While only few Jewish US defense agencies had seasoned representatives to handle top "community relations" with Christians, both local and national Jewish committees for "interfaith affairs" flourish in the early 1960s to meet the new needs in North America. Smaller communities facing conservative Catholicism in Argentina, Brazil and Uruguay made the same move, using new contacts in Rome as touchbase. Reciprocally, several dioceses in the USA (Boston) and Europe (London) took model from these local Jewish committees and build on local contacts to start their own commissions on interfaith relations.

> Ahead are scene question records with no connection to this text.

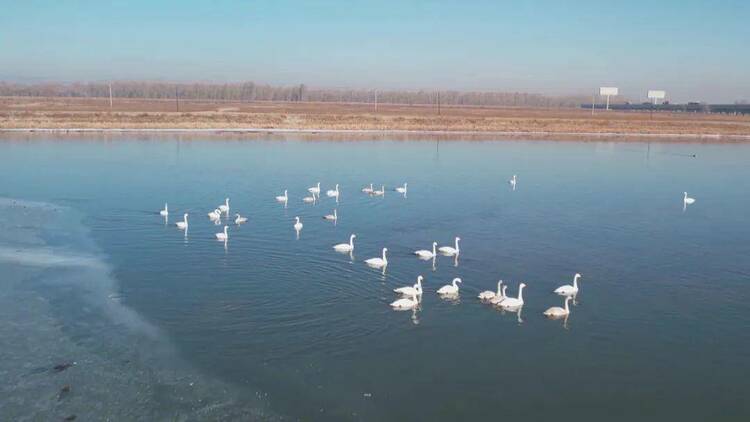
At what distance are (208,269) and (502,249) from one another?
28.4ft

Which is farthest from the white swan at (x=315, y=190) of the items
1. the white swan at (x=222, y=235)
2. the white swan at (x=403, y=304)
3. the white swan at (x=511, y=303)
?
the white swan at (x=511, y=303)

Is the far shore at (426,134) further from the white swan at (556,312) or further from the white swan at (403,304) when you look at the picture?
the white swan at (556,312)

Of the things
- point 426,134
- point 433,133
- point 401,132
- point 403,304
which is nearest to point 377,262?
point 403,304

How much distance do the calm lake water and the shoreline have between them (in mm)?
29464

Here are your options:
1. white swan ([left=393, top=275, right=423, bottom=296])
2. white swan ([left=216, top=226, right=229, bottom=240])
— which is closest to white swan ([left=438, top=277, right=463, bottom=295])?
white swan ([left=393, top=275, right=423, bottom=296])

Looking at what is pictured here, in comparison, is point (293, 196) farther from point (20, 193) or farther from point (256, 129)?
point (256, 129)

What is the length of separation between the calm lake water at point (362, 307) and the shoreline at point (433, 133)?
29464 millimetres

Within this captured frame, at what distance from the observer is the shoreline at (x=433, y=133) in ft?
195

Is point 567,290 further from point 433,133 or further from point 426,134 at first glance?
point 433,133

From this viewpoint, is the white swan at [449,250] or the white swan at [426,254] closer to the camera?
the white swan at [426,254]

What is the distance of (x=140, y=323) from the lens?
13469 mm

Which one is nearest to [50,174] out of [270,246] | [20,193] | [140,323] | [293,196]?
[20,193]

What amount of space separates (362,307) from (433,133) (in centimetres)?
5396

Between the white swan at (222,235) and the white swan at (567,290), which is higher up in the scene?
the white swan at (222,235)
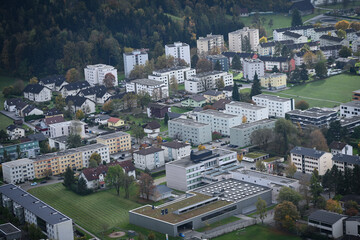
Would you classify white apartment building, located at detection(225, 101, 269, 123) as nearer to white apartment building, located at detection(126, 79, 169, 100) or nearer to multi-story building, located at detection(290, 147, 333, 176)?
white apartment building, located at detection(126, 79, 169, 100)

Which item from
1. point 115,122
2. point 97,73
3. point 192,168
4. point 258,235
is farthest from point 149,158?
point 97,73

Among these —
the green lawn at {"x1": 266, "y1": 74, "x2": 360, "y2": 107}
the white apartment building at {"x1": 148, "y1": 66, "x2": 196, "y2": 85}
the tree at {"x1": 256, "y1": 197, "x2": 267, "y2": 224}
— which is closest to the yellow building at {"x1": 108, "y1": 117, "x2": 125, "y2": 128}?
the white apartment building at {"x1": 148, "y1": 66, "x2": 196, "y2": 85}

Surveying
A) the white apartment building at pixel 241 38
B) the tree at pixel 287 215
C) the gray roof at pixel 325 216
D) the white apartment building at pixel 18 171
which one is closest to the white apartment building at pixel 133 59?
the white apartment building at pixel 241 38

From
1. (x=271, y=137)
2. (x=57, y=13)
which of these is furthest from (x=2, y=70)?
(x=271, y=137)

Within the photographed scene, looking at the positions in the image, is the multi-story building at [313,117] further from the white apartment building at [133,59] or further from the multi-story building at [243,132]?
the white apartment building at [133,59]

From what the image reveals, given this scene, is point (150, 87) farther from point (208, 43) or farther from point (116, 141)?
point (208, 43)

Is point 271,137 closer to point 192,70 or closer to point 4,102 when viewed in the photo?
point 192,70
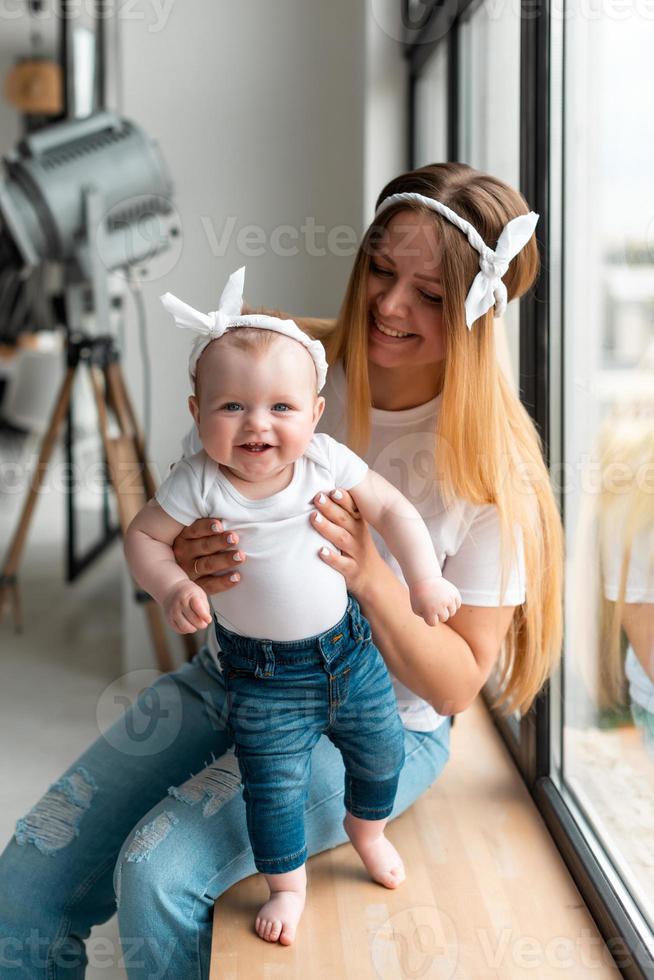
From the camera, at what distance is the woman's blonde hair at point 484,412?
48.6 inches

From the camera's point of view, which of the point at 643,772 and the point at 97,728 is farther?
the point at 97,728

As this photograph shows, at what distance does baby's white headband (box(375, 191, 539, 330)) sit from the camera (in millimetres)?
1188

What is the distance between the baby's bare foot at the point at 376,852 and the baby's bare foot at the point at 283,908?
0.29ft

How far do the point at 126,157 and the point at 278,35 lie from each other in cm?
52

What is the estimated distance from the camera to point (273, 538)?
1.13 meters

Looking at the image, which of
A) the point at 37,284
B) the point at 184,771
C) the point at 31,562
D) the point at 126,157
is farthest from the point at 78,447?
the point at 184,771

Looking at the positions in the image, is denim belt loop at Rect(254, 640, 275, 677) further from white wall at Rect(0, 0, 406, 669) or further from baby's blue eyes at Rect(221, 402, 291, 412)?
white wall at Rect(0, 0, 406, 669)

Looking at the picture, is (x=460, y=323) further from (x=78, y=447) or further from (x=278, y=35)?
(x=78, y=447)

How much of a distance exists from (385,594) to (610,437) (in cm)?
34

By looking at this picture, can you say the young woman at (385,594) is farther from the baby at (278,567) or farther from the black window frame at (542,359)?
the black window frame at (542,359)

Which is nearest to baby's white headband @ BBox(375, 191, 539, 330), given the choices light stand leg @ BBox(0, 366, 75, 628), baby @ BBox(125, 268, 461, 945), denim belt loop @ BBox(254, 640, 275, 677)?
baby @ BBox(125, 268, 461, 945)

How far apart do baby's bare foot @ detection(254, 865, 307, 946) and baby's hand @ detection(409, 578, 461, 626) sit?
0.36 m

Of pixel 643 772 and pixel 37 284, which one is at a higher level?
pixel 37 284

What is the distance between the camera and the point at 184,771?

Yet, with public diplomacies on the rise, top Jewish agencies had to play on both fronts, facing strong internal criticism. They closely monitored Jewish reactions to their Vatican diplomacy, through regular polls, public relations departments and awareness campaigns, aimed to convince Jewish communities of the legitimacy and efficiency of "interfaith dialogue" in confronting and uprooting Christian antisemitism. Indeed, these top-down relations with the Vatican were often met at a grassroots level with indifference, suspicion and doubt that the Church could ever change.

 

Abstract for Online Program Book (maximum 150 words)

Based on over 100  (Christian, Jewish, Muslim) archival collections, this paper re-examines the "Jewish origins" of Nostra Aetate. Surveying the recent literature, published since the last two council anniversary (>2005), it first outlines and then challenges how our current narrative has strongly entangled memory with history in the past decades. Going against the grain and back to archival collections, it elaborates a more nuanced, complex and pluralistic account of Vatican II, through the many immediate "non-Christian" perspectives, which have remained lost or largely unknown to a mainly Catholic scholarship on VaticanII. 

As it tries to account for Jewish and Muslim voices on VaticanII in an emic perspective, decentering the narrative from its traditional historical and theological background, context and audience, the paper addresses 60 years of solid scholarship on VaticanII with a daring question: what remains indeed from VaticanII if we tell "what happened there", based on non-Christian sources only?